Олег в свою очередь рассказал товарищу то, чему был свидетелем в Крыму. Валентин Платонович выслушал, потом сказал:
— Со мной, кажется, вышло несколько удачнее в том смысле, что обошлось без ранения и без лагеря, хотя бедствий и голодовок было достаточно. Тем не менее, оба мы в любой день одинаково можем свергнуться в пропасть. Много ли надо? Чье-нибудь неосторожное слово, а то так непрошеная встреча и — донос! Вот недавно зашел я в кондитерскую купить коробку пирожных Елене Львовне, с которой мы вместе были в кино.
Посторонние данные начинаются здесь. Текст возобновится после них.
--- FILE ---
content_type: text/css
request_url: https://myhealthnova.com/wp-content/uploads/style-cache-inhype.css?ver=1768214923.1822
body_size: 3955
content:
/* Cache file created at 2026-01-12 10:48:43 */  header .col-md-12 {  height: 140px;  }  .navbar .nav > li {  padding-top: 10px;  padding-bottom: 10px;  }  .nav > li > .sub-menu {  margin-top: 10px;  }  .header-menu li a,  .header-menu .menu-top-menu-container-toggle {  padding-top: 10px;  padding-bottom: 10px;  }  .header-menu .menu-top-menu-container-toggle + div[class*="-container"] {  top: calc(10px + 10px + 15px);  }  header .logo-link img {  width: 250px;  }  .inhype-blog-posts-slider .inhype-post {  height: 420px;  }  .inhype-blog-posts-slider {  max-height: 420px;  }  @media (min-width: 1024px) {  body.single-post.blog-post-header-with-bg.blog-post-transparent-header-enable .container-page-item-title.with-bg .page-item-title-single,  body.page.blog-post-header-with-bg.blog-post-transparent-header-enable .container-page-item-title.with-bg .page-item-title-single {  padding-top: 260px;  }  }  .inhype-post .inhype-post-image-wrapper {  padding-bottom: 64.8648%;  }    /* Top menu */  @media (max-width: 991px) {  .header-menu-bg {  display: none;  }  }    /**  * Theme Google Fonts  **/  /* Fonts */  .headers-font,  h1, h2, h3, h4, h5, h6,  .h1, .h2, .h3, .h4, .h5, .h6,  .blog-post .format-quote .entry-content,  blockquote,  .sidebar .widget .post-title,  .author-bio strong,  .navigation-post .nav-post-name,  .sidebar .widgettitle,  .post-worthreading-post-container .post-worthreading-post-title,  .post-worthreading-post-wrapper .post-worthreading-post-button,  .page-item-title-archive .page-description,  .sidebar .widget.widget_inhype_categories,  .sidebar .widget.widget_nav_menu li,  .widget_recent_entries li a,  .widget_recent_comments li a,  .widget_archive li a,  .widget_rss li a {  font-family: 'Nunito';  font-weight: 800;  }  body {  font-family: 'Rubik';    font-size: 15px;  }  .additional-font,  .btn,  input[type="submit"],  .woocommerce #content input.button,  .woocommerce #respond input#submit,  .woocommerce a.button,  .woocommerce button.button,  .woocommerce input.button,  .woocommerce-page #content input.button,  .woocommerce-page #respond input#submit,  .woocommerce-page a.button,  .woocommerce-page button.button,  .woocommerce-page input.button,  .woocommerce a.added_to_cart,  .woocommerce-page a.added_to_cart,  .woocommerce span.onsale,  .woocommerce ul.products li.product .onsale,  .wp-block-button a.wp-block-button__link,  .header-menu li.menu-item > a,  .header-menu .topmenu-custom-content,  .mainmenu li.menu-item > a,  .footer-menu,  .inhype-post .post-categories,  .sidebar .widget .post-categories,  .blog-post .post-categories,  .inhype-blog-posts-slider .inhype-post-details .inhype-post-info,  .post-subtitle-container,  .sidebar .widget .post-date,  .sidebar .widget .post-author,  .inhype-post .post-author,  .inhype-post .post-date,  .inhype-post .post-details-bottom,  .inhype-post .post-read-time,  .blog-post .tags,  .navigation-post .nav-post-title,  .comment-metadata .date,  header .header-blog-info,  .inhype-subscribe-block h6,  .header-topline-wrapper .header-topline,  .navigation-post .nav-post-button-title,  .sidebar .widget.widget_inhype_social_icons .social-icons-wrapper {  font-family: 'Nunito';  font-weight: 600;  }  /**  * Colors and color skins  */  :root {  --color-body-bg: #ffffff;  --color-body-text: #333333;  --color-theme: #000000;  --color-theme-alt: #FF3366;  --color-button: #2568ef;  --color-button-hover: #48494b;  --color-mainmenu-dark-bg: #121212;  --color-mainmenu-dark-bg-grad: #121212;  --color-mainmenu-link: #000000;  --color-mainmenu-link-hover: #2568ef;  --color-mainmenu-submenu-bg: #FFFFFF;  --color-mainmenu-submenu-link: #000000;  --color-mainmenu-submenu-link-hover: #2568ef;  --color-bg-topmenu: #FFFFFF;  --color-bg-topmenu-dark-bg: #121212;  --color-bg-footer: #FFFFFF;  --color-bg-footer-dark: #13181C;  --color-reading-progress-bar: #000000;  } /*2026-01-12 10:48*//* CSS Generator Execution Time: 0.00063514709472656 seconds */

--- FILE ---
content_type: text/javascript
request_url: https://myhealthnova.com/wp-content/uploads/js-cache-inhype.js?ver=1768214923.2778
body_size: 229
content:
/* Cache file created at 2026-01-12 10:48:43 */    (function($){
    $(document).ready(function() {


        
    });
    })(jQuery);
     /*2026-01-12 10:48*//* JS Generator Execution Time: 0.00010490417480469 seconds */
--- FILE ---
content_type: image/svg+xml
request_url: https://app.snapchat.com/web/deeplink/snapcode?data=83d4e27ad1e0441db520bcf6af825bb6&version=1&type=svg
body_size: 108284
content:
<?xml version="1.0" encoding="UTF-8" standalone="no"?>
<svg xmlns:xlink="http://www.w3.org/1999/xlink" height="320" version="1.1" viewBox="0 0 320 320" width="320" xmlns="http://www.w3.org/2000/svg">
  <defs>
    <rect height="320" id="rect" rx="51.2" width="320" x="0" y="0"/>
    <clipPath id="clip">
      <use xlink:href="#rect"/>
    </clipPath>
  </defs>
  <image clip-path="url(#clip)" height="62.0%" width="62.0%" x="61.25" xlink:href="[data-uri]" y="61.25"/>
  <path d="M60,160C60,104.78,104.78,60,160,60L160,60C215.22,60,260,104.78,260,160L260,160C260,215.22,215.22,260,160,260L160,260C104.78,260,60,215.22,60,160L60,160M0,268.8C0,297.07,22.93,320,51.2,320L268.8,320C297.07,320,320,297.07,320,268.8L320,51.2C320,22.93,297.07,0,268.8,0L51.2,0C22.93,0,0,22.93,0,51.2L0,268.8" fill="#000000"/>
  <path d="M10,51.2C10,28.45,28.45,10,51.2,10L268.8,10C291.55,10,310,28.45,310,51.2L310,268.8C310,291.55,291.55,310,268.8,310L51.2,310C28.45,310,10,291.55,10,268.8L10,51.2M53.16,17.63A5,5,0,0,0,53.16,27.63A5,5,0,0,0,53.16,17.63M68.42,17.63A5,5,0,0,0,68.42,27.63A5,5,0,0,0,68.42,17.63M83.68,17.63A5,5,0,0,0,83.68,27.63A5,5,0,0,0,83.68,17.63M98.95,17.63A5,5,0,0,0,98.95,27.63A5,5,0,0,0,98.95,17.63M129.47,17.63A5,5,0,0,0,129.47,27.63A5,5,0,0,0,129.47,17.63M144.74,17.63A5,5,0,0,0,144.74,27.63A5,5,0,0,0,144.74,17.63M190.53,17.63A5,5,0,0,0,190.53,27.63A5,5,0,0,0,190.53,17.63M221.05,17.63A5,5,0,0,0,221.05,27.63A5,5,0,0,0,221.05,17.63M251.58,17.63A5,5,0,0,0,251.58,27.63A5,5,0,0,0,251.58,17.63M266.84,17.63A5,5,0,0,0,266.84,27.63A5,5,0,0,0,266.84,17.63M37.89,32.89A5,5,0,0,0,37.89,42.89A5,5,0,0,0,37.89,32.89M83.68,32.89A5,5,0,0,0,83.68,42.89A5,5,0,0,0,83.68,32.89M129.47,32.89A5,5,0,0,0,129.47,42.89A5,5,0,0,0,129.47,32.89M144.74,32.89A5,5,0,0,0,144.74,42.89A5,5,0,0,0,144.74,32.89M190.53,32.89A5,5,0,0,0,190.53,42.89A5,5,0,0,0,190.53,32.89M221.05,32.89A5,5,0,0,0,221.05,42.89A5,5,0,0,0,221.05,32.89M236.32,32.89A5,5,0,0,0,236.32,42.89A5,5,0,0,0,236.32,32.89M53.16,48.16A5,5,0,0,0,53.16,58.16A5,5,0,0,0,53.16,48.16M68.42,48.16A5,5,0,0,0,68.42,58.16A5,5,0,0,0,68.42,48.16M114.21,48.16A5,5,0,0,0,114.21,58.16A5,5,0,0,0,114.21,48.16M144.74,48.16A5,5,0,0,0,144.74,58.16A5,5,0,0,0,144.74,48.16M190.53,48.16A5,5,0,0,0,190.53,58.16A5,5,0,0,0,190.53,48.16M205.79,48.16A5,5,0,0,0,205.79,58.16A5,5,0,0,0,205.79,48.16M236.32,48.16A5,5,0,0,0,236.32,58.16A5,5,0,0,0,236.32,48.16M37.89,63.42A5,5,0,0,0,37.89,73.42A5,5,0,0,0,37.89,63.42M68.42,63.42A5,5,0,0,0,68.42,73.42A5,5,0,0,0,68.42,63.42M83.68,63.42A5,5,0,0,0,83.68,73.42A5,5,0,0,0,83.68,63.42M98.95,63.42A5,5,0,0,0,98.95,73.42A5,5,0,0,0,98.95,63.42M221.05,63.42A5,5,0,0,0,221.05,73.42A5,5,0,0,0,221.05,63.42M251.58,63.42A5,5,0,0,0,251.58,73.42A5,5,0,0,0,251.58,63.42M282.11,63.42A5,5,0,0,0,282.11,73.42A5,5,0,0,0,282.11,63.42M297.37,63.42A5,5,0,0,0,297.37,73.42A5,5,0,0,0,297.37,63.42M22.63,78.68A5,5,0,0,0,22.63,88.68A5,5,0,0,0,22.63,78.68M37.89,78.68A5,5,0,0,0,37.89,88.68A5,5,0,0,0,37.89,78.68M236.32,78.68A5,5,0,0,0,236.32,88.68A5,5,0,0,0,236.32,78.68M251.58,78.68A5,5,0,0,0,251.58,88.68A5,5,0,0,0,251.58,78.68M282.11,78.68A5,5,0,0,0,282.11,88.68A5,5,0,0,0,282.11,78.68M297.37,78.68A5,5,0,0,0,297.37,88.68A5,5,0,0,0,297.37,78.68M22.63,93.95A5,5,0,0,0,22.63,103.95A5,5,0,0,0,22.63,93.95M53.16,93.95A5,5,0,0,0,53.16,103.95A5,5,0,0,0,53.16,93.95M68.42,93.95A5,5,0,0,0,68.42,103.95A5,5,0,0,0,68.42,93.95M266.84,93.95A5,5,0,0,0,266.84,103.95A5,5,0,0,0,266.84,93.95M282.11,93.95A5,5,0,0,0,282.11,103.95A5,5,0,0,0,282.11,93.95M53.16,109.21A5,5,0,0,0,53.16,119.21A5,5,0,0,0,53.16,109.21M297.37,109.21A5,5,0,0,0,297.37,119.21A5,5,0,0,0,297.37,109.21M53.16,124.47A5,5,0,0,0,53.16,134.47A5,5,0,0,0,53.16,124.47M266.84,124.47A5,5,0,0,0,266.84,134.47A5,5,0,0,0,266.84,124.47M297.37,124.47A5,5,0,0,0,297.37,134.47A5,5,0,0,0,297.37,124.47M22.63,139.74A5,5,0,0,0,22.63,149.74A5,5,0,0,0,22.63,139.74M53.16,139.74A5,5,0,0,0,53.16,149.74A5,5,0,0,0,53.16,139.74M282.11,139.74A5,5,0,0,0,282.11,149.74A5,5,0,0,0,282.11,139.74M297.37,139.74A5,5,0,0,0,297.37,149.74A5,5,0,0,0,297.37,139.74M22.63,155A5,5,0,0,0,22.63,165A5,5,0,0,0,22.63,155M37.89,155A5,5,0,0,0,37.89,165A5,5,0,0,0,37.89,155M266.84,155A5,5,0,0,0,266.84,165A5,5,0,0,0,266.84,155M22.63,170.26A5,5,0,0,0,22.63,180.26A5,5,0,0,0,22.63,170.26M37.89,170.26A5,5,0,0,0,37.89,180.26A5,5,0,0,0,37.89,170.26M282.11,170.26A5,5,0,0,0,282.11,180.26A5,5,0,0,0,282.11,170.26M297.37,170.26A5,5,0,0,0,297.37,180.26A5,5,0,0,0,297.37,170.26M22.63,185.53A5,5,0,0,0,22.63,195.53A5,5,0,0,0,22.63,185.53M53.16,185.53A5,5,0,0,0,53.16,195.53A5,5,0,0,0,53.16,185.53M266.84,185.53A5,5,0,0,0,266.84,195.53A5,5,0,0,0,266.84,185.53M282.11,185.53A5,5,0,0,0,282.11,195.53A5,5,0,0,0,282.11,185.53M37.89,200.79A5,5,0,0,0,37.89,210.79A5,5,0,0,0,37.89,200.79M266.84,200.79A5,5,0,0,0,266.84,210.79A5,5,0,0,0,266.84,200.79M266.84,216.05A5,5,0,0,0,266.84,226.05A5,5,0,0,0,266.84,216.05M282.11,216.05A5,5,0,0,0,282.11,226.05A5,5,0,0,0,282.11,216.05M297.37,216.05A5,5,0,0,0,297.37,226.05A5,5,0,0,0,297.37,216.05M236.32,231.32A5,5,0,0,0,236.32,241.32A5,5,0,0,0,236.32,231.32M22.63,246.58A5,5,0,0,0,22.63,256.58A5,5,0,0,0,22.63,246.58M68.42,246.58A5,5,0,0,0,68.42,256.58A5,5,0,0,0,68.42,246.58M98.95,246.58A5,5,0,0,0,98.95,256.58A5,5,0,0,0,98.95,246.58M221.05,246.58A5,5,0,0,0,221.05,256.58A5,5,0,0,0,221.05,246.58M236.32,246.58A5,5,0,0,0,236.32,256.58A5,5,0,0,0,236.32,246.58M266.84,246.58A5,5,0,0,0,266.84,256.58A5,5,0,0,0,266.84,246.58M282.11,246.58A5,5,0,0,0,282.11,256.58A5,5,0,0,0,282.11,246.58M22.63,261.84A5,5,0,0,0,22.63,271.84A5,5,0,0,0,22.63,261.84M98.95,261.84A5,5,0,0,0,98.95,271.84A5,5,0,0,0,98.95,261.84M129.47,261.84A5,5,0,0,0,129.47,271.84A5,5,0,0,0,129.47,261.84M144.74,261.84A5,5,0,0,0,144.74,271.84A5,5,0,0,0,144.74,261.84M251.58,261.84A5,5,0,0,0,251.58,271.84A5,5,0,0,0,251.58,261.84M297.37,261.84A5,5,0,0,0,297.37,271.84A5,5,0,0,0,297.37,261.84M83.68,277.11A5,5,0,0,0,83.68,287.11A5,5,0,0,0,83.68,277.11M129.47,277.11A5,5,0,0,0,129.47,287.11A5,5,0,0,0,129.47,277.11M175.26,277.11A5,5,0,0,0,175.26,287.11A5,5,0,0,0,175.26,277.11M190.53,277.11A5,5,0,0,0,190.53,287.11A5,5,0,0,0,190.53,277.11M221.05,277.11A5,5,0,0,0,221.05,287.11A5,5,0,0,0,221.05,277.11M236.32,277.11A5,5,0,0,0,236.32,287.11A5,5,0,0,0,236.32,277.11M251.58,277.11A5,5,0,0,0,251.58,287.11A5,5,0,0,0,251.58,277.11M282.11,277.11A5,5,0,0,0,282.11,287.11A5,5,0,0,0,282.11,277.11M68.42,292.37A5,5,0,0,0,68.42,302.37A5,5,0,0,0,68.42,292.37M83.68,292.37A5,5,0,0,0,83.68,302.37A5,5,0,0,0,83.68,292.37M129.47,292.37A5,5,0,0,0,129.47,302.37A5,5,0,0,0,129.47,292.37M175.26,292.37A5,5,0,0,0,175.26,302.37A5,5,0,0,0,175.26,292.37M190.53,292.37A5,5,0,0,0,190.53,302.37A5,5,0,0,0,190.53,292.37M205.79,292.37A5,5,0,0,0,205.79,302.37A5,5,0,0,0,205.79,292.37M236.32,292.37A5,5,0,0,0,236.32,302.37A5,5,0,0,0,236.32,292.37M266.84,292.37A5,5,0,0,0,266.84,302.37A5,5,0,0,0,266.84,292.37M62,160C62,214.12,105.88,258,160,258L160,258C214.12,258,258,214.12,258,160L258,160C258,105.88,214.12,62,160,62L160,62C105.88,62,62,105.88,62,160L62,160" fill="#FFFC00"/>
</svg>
Девушка спрашивает: «Кто этот человек, который вас так пристально разглядывает?» Я поворачиваюсь — батюшки мои! Один из союза «Защиты Родины». Едва только он заметил, что и я на него смотрю, тотчас отвернулся и вышел. Испугался меня. Я тебя уверяю! Вот каково положение вещей! Однако все это ни в каком случае не должно нам мешать жить полной жизнью. Во мне лично опасность только обостряет жизнерадостность, а если я в один прекрасный день загремлю вниз — недостатка в компании у меня не будет.
И после нескольких минут молчания он сказал:
— Очаровательные девушки у Бологовских, не правда ли? Я знал обеих еще девочками. В них породы много. У лучших кавалерийских лошадок, — помнишь, щиколотку, бывало, обхватишь двумя пальцами, — ножки этих девчонок нисколько не хуже. Тебе, вероятно, более по вкусу Ксения. Ты любишь девушек в стиле мадонн, в ореоле невинности. А я нахожу, что маленькая Нелидова интересней, пикантней. В ней есть, как теперь говорят, «изюминка».